I will compare a 28mm (wide angle), 50mm (normal) and 135mm (telephoto) lens for 35mm film.

Taking a table of viewing angle according to focal length,

FL Long Side Short Side
28mm 65° 45°
50mm 40° 27°
135mm 15° 10°

we can determine the effective amount of the image from
the rule:

w = d×tan(0.5×*theta*)

Where w is the width of the image (or height on the vertical side), d is the distance from camera to object and *theta* is the angle taken from the previous table.
*(We can ignore all constants, since we're only interested in ratios)*.

This gives *(for d=100)*:

FL Width Height
28mm 65 46
50mm 40 27
135mm 15 10

Now draw concentric rectangles of these dimensions (probably using mm as a scale), and the comparison should become obvious if you imagine a scene drawn within.
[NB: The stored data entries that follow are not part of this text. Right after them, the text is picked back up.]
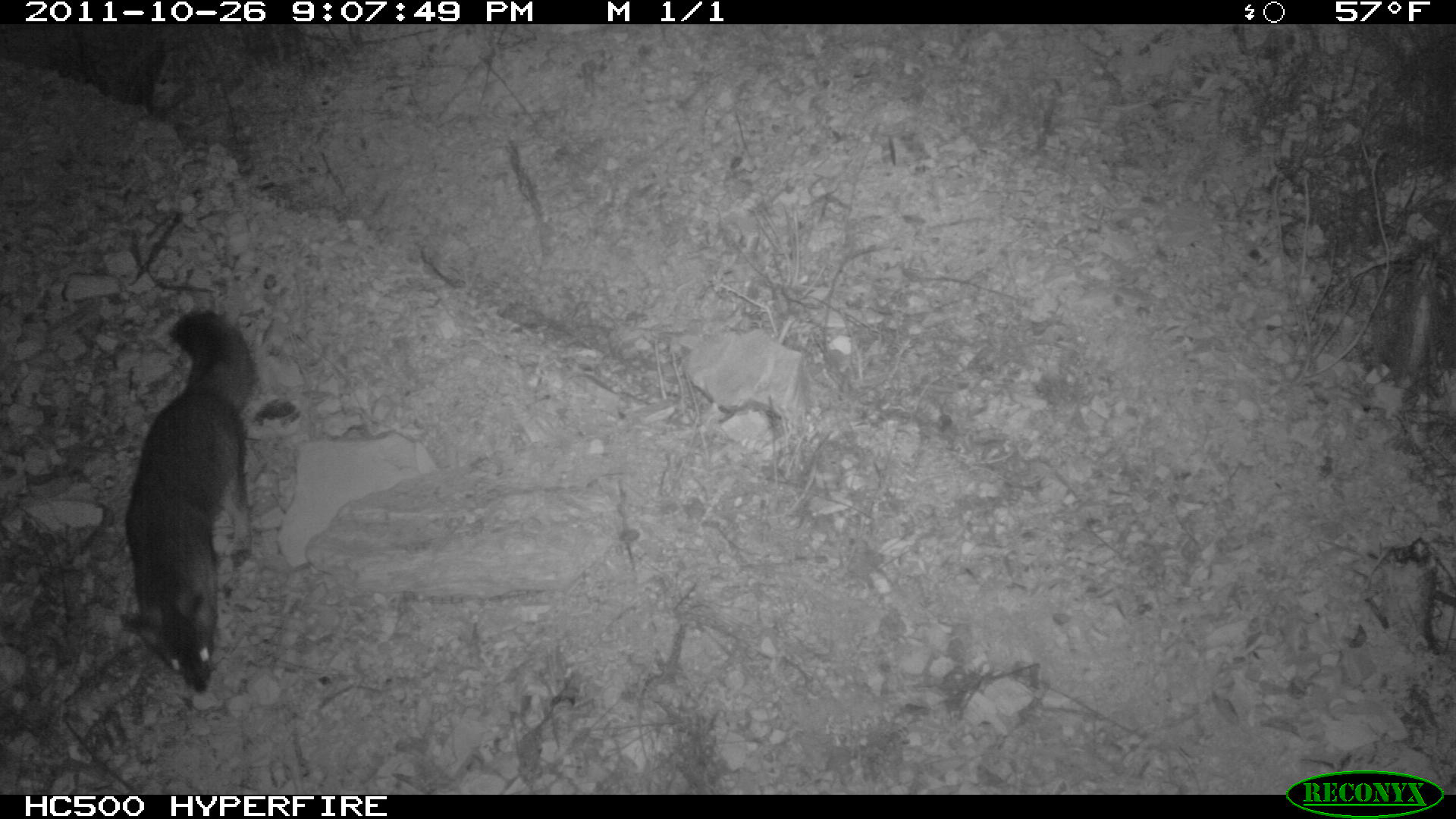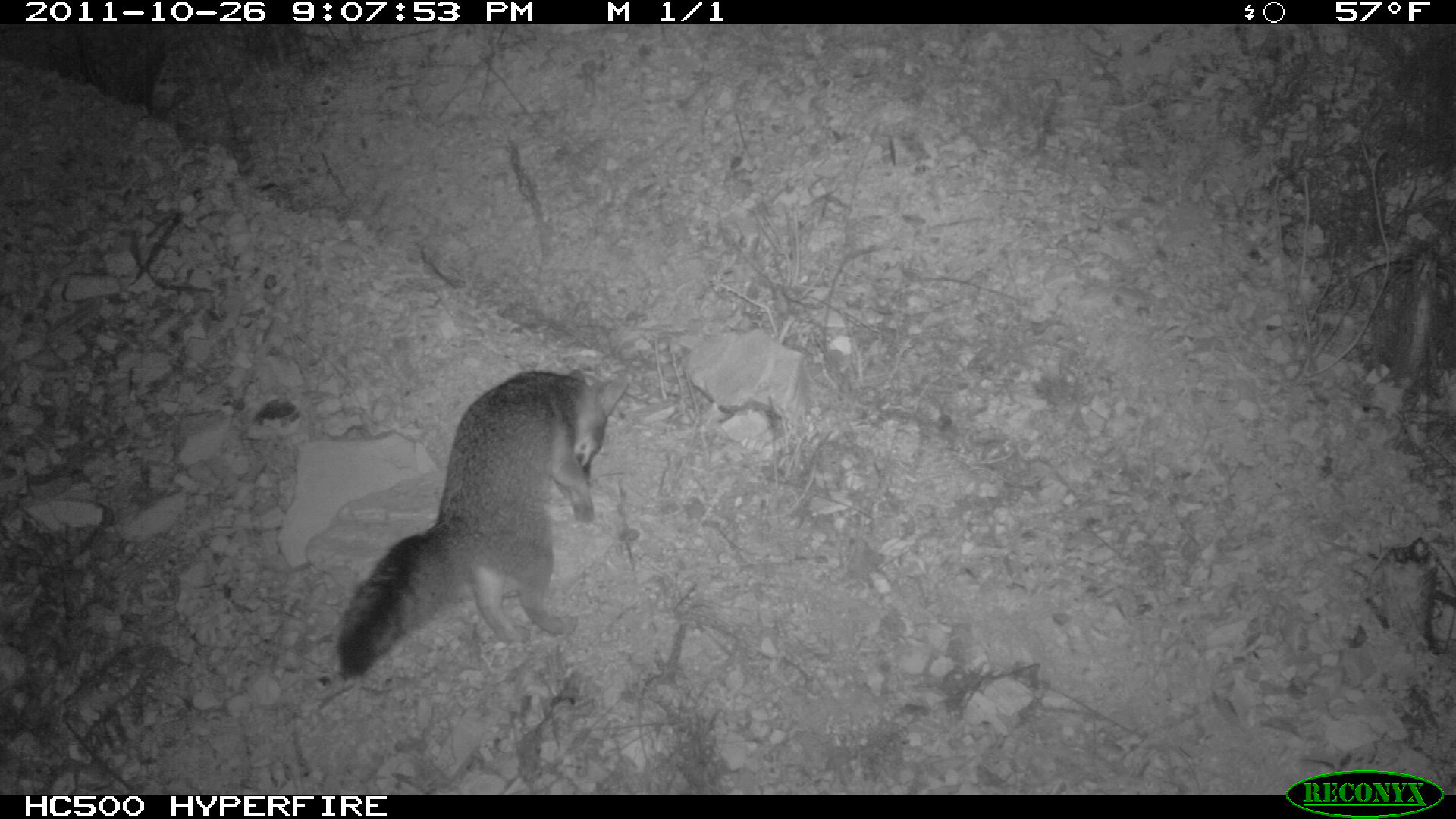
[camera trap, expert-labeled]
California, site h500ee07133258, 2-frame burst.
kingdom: Animalia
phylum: Chordata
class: Mammalia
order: Carnivora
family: Canidae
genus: Urocyon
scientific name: Urocyon littoralis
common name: island fox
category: fox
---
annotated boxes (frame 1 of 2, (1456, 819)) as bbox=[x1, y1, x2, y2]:
fox: bbox=[117, 306, 259, 695]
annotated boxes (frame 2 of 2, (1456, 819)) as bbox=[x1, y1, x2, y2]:
fox: bbox=[334, 369, 629, 679]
Ideally, you should hold the diagram at a distance *d* from your eye (100mm in this case).

+-------------------------------+
| |
| |
| +-----------------+ |
| | | |
| | +-----+ | |
_______|______|_____|__135|_____|______|__(Scene horizon)
| | +-----+ | |
| | 50| |
| +-----------------+ |
| |
| 28|
+-------------------------------+

Obviously, this is only a rough guide, but may be useful if you're trying to select a lens to complement your others.

Also worthy of note, is that the focal length of a lens is infinitessimally larger than the theoretical minimum distance that an object can be placed to the lens and still focused sharply. At the focal length, the image rays will be parallel. Just inside the focal length, the image rays will converge at a huge distance. Therefore, for practical reasons, the minimum distance of focus is usually significantly larger than the focal length of the lens.